◆ Excerpt provided
** Start **
Feature idea: Jupyter Books as a landing page for hub log-ins

Background

Currently, most JupyterHubs go from login → some data science user interface (e.g., JupyterLab, RStudio, Jupyter Notebooks, etc). However, many hub use-cases also come with their documentation, of some form. For example, a classroom might have a syllabus landing page with course updates etc.

In those cases, the JupyterLab interface might not be the greatest “landing spot” for a new log-in. Perhaps we could find a way to present the users with a different “landing page” in a lightweight and flexible manner.

Idea

It would be useful if hub administrators could do two things:

  1. Bundle a static website along with their hub. This could live at myhub.org/docs or myhub.org/home.
  2. Direct users to that website after hub log-in

That way, people could use this static website as a dynamic “home page” for the JupyterHub - they could populate with useful information, like:

  • updated information and notices for users
  • links to tutorials and guides
  • IFrame embeds of other services like Discourse, Twitter, or Slack
  • Jupyter Books
  • Lightweight UIs via MyST Markdown (e.g., like the Jupyter Book gallery or a list of buttons to launch into different UIs).

Just throwing this idea out here in case anybody else is excited by it. cc also @colliand who riffed with me about this a bit and @yuvipanda who suggested I write it up here.

I also wonder if this is the kinda thing that @rabernat and @jhamman in Pangeo-land would find interesting?

9 Likes

One thing I’ve used before is Jupyter-server-proxy to proxy a simple flask app homepage server eg on /web or /home.

It has the advantage of then being able to act as a jump off point to various other services / URLs, as well as to /lab, /tree etc.

1 Like

Noodling on this:

  • Less complex to support a JupyterBook than an open ended website. If JupyterBook adds a handful of plugins and themes then you don’t need fancy outside content.

  • Is the root of the problem that JupyterLab itself needs to support more types of content like books and myst? Then it would just be a matter of setting the hub entry point to the documentation.

    • On the other hand, I do love ReadTheDocs’ /docs github hooks.
** End **
◆ Supplied material
** Start **
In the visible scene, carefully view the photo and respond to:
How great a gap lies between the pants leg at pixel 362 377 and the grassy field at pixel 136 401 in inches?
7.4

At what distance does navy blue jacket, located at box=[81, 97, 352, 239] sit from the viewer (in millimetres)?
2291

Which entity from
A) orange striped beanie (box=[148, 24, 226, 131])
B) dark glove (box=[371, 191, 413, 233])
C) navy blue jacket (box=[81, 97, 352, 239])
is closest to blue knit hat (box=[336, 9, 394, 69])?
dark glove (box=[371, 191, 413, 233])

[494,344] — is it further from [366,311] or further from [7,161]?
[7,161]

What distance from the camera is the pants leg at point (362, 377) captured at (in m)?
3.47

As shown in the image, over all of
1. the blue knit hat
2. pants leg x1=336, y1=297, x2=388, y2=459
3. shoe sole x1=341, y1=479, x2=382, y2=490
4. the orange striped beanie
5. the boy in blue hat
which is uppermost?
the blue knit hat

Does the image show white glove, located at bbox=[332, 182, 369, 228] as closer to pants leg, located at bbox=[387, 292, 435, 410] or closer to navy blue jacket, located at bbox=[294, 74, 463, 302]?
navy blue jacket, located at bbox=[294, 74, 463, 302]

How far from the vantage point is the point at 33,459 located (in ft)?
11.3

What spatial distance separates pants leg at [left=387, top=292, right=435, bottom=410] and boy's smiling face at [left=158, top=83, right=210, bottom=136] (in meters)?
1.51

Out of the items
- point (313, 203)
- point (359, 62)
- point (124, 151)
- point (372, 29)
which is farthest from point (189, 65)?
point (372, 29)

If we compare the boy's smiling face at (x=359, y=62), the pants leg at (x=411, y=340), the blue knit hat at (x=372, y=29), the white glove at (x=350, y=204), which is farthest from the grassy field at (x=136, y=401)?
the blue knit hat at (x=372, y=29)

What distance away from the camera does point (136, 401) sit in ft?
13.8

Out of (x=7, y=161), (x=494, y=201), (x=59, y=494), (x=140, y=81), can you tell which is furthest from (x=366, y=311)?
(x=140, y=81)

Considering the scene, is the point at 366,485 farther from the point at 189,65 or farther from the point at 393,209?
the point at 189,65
** End **
◆ To-do list
• A. Rewrite the listing, beginning at the line that has "Which entity from" and stopping after its last line. Replace each "pants leg" with "trouser leg" and leave everything else the same.
• B. Extend the forum thread on using Jupyter Books as a landing page after hub log-in, picking up after its last post.

◆ Answers for this exercise
• A.
Which entity from
A) orange striped beanie (box=[148, 24, 226, 131])
B) dark glove (box=[371, 191, 413, 233])
C) navy blue jacket (box=[81, 97, 352, 239])
is closest to blue knit hat (box=[336, 9, 394, 69])?
dark glove (box=[371, 191, 413, 233])

[494,344] — is it further from [366,311] or further from [7,161]?
[7,161]

What distance from the camera is the trouser leg at point (362, 377) captured at (in m)?
3.47

As shown in the image, over all of
1. the blue knit hat
2. trouser leg x1=336, y1=297, x2=388, y2=459
3. shoe sole x1=341, y1=479, x2=382, y2=490
4. the orange striped beanie
5. the boy in blue hat
which is uppermost?
the blue knit hat

Does the image show white glove, located at bbox=[332, 182, 369, 228] as closer to trouser leg, located at bbox=[387, 292, 435, 410] or closer to navy blue jacket, located at bbox=[294, 74, 463, 302]?
navy blue jacket, located at bbox=[294, 74, 463, 302]

How far from the vantage point is the point at 33,459 located (in ft)?
11.3

What spatial distance separates trouser leg at [left=387, top=292, right=435, bottom=410] and boy's smiling face at [left=158, top=83, right=210, bottom=136] (in meters)?
1.51

Out of the items
- point (313, 203)
- point (359, 62)
- point (124, 151)
- point (372, 29)
which is farthest from point (189, 65)?
point (372, 29)

If we compare the boy's smiling face at (x=359, y=62), the trouser leg at (x=411, y=340), the blue knit hat at (x=372, y=29), the white glove at (x=350, y=204), which is farthest from the grassy field at (x=136, y=401)?
the blue knit hat at (x=372, y=29)

What distance away from the camera does point (136, 401) sit in ft?
13.8

Out of (x=7, y=161), (x=494, y=201), (x=59, y=494), (x=140, y=81), can you tell which is furthest from (x=366, y=311)?
(x=140, y=81)

Considering the scene, is the point at 366,485 farther from the point at 189,65 or farther from the point at 393,209?
the point at 189,65

• B.
Although if you can serve just a bunch of HTML files as a static website, that’d probably be the simplest of all options.

I think the reason not to use JupyterLab is just because of the complexity required in updating the interface. Something like Hugo, or Jupyter Book, or Sphinx, etc could be edited and updated much more easily than something like JupyterLab.

Could you go into more detail on the /docs thing?

Thanks for starting this discussion.

I, for one, am interested (and am in the process of pitching internally) a full Lumino/Lab3-based “skin” of the hub UI. While not every hub/team would benefit from this, there are a lot of use cases for where it would make sense.

My motivation is that I’ve found a number of bespoke hubs end up having to do a lot of skinning in tornado/jinja/bootstrap-land that can make it harder to upgrade when something changes upstream. The template/handler hacks get propagated by cargo-culting, and generally don’t compose very well.

I imagine being able to log into my hub, and without starting any kernels, have a quick look at composable UI provided by different pip/conda-installable modules on the head node, tying into hub-managed services, or external things, either before or after log-in:

  • the current State of the Hub, either with a heavyweight solution like grafana, or something lighter-weight with vega
  • for calendar-aware hubs, upcoming meetings, etc. that could be backed by jupyter-videochat, which is already pretty hub-focused
  • for binder-aware hubs, something that lets you get a quick look at what are the current popular deploys, as well as context-aware embeddings of the binder/nbgitpuller generators, etc.
  • for slurm/dask/prefect/dagster/papermill-aware hubs, see the state of long-running processes, and potentially authoring new ones with LSP support (ideally in-browser, as we haven’t even begun to think about what that would mean)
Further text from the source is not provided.